Tucked away, down in the bottom of a jewelry box she hardly ever opens, she keeps photos of houses. Seven different houses in seven different cities – one for each of the women she’s been.
It’s always the same story – her parents are dead, some horrible accident years before. She knows how to look properly sad and strong, forged by the tragedy, and no one asks questions. No one thinks to dig deeper under the surface.
She’s never been able to explain it, not even to herself, this restlessness that shadows her heels state to state, following her steps across the country.
She keeps the wedding rings in the same jewelry box, rattling slightly under the false bottom as she bumps a drawer closed with her hip.

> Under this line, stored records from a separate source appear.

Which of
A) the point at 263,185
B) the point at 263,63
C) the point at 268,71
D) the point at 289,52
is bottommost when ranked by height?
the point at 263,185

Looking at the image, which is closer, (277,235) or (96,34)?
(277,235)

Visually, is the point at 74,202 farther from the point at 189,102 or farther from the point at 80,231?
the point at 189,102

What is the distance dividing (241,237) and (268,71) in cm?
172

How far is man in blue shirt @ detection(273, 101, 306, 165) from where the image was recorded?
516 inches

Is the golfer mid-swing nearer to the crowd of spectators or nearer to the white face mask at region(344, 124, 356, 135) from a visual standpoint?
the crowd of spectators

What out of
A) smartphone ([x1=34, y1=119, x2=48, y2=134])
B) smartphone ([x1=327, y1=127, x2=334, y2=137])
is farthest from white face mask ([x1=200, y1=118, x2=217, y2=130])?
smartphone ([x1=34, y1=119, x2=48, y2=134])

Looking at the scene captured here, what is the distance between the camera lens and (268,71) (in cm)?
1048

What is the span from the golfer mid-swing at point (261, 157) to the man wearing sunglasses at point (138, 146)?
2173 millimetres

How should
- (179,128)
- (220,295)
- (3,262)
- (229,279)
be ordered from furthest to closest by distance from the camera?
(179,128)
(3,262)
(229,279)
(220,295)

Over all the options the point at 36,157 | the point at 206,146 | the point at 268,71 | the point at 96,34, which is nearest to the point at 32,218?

Seven wedding rings from seven different men. Six of them bought her diamonds in yellow gold, too set in their ways and their image of her to see past the illusions. Diamonds are cold against her skin; she flashed fire at every opportunity, desperate to break the mould and escape the bars that caged her.
The seventh gave her his grandmother’s wedding band, sterling silver claddaugh with an emerald in the heart. She regrets him – almost regrets leaving, almost regrets breaking his heart with her own needs and wants.
He was her first love, first ring, first house.
Almost.
She has little pieces of her former lives scattered throughout her bedroom; necklaces and tee-shirts, perfume bottles and picture frames. All small things, easy to pack.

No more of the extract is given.